ゆいさんはゆりさんの出産後に妊活を始め、36歳の時に妊娠し、最近出産されたばかり。
お子さんは産まれてまだたったの2ヶ月です。(インタビュー当時)


−−お2人とも出産を経験されましたが、出産はいかがでしたか?印象的なエピソードなどがあれば教えて下さい。

ゆいさん
私は予定日ぴったりに破水が来て、自然分娩で出産しました。
予定日ぴったりに産まれてくるなんて律儀な子だな・・・と思っています(笑)。

ゆりさん
出産前に浣腸をした方がよいと助産師さんから勧められて浣腸をしたのですが、結果、陣痛の間中便意が収まらず、トイレを何度も往復することとなりました。
その影響か腎盂腎炎になったり、出血が多すぎて輸血をしなくてはいけなくなったり、入院期間が延びて精神的に不安定になってしまいました。ホルモンバランスの影響だとは思うのですが、自分の遺書を書くこともあったほどでした。

************

出産体験のインタビューで、ゆりさんが「その影響か」に続けて挙げている出来事をすべて書き出してください。

************

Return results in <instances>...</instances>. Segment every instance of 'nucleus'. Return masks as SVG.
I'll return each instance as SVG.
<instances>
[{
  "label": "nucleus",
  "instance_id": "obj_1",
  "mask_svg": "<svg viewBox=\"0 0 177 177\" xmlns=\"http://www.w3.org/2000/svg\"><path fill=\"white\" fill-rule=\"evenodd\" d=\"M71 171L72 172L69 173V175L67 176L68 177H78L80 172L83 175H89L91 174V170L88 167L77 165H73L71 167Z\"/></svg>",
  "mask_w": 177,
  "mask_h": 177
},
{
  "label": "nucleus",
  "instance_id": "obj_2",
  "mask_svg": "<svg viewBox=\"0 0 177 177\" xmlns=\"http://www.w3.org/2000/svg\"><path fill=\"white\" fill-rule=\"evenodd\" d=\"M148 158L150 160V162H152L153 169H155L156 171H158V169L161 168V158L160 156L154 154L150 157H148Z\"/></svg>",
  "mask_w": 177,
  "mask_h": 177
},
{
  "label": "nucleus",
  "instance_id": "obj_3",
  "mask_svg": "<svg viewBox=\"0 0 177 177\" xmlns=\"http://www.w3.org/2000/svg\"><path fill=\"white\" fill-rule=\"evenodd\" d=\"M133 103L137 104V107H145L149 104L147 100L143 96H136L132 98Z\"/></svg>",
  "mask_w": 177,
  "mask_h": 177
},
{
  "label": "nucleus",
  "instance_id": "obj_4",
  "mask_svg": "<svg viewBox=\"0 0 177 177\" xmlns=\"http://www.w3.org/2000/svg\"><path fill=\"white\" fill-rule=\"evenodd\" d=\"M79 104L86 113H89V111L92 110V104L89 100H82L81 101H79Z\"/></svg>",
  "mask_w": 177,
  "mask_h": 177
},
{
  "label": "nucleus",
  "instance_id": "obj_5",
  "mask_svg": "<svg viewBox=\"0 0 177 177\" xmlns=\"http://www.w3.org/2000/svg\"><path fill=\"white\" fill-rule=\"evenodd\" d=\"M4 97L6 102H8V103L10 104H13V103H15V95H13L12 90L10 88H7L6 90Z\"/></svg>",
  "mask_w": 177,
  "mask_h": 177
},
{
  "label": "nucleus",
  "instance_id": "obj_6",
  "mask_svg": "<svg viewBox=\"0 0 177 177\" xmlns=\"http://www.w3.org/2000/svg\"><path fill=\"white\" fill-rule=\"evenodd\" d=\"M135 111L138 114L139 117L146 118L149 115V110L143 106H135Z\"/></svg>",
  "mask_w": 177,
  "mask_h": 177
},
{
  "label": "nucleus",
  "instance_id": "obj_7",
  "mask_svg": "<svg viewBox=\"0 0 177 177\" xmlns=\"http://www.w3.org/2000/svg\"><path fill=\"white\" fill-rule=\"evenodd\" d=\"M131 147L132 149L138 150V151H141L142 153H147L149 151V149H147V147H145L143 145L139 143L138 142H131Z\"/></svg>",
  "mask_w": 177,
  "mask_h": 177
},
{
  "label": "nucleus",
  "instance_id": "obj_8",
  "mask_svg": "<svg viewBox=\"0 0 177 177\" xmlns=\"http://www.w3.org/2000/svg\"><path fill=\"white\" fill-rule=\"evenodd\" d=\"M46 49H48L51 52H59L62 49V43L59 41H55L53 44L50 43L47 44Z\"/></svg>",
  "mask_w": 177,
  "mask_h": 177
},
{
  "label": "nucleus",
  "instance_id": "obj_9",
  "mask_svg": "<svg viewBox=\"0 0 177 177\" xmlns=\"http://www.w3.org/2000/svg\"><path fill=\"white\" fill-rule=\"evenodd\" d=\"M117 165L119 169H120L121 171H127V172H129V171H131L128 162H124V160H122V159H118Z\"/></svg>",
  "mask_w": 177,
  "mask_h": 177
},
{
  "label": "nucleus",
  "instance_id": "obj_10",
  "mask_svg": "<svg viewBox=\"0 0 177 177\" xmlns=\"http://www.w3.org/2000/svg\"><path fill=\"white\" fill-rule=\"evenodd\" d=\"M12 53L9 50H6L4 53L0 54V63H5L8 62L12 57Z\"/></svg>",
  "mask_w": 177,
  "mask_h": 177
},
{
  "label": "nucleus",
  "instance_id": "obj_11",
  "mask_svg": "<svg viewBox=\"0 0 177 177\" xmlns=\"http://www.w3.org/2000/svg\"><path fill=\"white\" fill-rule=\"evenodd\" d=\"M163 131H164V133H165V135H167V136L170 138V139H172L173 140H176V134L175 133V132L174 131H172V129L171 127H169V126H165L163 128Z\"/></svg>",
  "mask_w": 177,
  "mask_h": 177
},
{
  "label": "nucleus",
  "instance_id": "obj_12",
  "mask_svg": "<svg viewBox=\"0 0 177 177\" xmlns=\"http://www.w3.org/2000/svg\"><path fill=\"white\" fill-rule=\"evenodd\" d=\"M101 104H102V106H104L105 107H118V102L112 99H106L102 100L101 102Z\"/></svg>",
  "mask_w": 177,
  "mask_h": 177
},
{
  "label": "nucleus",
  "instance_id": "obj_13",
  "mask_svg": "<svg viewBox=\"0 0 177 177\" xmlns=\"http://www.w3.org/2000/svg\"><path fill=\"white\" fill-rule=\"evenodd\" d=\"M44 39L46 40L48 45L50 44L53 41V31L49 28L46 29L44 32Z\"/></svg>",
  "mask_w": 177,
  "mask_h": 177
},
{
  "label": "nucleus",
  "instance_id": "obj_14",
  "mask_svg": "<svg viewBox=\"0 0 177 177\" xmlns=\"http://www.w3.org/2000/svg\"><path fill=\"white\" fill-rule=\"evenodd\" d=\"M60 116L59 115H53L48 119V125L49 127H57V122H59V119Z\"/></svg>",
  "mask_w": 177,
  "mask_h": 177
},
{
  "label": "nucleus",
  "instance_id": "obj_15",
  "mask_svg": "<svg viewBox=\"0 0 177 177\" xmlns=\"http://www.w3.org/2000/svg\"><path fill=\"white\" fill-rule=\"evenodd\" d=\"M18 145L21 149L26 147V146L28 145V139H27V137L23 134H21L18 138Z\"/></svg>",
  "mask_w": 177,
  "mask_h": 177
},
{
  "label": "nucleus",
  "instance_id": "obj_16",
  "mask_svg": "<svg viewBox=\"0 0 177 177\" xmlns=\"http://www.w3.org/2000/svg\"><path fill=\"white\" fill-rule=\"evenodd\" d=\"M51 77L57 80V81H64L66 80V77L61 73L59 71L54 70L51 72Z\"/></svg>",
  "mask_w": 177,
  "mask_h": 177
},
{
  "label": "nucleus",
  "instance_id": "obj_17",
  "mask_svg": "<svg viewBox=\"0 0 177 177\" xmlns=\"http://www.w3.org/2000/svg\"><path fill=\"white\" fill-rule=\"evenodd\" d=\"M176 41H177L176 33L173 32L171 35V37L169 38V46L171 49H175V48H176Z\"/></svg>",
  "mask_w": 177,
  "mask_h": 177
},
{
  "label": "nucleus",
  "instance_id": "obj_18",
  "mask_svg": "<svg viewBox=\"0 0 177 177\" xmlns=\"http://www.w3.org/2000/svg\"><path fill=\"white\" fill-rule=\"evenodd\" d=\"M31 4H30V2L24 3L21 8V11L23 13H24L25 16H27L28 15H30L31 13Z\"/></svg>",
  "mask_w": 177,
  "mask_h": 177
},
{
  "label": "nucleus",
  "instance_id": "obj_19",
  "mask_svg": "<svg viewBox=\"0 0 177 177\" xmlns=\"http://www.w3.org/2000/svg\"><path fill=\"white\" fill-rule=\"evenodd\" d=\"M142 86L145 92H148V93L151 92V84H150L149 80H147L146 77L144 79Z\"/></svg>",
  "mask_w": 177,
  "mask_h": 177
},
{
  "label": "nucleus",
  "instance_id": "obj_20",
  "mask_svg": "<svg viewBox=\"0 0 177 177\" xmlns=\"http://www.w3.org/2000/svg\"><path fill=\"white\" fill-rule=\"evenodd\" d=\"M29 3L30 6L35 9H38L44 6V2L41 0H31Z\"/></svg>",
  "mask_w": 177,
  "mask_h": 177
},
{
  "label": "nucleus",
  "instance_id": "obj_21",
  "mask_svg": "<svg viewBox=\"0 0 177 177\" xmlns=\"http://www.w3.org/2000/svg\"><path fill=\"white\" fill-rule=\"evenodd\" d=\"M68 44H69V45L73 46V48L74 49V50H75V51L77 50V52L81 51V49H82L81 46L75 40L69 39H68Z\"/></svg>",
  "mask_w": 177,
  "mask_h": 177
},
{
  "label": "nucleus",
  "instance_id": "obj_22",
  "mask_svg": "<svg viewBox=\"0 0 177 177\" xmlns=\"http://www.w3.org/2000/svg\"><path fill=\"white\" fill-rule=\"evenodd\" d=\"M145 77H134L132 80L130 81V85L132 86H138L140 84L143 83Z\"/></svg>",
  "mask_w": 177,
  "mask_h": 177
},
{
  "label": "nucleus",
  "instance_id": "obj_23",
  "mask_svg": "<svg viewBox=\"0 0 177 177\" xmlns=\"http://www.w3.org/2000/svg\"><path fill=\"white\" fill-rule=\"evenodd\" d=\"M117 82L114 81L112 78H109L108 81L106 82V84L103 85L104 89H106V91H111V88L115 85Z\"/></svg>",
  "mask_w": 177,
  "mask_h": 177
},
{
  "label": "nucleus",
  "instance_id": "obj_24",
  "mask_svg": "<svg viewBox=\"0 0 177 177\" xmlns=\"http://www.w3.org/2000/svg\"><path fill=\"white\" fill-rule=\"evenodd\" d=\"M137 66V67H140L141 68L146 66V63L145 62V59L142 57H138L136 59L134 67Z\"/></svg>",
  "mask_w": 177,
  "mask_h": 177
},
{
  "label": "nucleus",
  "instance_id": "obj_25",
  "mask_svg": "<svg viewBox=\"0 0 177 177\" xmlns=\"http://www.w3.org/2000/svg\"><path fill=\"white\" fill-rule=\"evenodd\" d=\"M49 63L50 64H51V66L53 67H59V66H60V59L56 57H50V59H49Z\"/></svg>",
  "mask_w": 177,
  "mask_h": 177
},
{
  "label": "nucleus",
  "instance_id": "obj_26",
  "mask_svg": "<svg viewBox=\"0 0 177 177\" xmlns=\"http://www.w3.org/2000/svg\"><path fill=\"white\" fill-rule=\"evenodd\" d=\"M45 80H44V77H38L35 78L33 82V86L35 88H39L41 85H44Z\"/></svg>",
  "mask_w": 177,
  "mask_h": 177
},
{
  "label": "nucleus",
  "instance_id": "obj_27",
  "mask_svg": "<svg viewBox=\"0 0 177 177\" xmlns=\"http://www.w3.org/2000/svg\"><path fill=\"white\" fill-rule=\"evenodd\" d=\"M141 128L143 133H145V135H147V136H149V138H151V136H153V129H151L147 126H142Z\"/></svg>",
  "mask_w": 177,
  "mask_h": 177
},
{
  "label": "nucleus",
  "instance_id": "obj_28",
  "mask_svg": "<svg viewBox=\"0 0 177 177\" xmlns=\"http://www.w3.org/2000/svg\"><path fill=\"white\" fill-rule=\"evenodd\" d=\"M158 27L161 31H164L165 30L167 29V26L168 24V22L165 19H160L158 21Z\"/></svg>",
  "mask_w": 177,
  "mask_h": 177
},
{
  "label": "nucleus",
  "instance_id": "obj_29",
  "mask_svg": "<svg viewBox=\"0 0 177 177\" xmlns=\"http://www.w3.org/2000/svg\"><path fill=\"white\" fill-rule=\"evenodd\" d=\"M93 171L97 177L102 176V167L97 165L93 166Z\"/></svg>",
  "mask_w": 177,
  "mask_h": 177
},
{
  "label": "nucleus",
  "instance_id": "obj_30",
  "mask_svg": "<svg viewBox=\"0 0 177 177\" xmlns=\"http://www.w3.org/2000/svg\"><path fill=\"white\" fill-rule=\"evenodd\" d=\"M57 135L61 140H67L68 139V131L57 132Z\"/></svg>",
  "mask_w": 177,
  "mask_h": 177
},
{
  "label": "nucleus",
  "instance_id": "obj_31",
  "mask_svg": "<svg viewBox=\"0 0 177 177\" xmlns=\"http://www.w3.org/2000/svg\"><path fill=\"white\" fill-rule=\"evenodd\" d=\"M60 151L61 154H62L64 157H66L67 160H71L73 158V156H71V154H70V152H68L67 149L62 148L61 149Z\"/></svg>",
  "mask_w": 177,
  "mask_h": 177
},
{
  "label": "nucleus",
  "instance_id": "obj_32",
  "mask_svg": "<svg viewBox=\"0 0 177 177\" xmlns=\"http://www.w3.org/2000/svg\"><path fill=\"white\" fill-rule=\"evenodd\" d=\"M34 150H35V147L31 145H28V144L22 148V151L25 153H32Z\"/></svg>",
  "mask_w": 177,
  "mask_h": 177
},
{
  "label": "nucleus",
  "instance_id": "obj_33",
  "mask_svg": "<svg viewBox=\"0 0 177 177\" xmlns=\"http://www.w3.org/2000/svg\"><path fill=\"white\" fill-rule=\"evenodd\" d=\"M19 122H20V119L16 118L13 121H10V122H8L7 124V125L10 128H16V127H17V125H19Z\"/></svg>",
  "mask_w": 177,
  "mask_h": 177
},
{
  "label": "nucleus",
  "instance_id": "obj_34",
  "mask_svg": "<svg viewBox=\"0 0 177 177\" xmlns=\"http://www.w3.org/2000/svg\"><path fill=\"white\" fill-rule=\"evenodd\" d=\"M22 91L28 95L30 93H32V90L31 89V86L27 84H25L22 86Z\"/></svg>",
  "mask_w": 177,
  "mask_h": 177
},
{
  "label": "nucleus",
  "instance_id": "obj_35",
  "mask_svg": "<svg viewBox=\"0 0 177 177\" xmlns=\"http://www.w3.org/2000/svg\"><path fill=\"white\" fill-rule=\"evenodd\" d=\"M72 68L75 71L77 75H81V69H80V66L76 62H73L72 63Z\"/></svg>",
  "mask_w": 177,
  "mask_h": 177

************

:: 解答 ::
・腎盂腎炎になった
・出血が多すぎて輸血をしなくてはいけなくなった
・入院期間が延びた
・精神的に不安定になってしまった